Hawke's Bay Today captured images of the pig as it wandered through Taradale on July 17, 2015. It had caused two car crashes on Taradale Rd before being caught by police, Animal Control, local residents and business people.


Watchdog! spokeswoman Jessica Maxwell said they had been shocked to see that the images revealed the pig was a "large piglet".

"To think that three adults went into a council animal shelter and stabbed this little critter to death in its cage is almost unbelievable," she said. "There has to be accountability".

A council spokeswoman declined to comment.

At this stage MPI is not conducting an investigation into the death but is making inquiries to determine if an investigation is needed.

MPI spokesman Gary Orr said they began inquiries after receiving a complaint on March 10.

The pound came under public scrutiny last year after claims were made about its conditions.

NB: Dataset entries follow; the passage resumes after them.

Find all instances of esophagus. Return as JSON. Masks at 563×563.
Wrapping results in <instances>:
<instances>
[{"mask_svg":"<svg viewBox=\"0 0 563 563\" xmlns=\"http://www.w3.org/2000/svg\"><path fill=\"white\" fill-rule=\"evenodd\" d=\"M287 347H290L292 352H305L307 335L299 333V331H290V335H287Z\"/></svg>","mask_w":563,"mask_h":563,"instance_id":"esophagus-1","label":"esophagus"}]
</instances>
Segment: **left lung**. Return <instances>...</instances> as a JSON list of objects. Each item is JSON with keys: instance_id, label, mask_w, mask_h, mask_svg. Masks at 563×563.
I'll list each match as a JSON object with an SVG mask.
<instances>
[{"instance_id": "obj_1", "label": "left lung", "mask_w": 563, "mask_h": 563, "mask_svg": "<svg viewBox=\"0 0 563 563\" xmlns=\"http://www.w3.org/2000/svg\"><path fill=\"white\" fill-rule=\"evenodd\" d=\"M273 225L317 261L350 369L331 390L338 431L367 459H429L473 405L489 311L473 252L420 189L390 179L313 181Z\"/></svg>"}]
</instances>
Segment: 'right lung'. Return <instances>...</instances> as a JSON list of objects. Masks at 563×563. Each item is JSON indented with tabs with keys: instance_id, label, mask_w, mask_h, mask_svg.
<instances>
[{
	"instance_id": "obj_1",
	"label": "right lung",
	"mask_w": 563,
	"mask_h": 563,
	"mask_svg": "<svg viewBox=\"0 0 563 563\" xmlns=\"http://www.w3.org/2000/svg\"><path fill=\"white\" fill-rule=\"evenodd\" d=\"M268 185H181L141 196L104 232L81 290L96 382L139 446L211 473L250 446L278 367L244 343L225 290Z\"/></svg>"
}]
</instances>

An MPI inquiry was launched following allegations of breaches of the Animal Welfare Act.

An inspection report released to Hawke's Bay Today under the Official Information Act found four major and two minor non-compliances at the pound.

Mr Orr said this allegation had not fallen under the scope of MPI's previous review of the pound - this was a specific allegation of offending against the Animal Welfare Act.


The previous investigation was a review of the operation of the pound "to ensure that it was acting in accordance with legislative requirements".

The Ministry had not been made aware of this allegation at the time of the review.

"The original complaint concerned allegations made that were generic allegations of non-compliance with the Act rather than specific to a particular animal as is the case here.

"This allegation falls outside of the timeframe of the initial report."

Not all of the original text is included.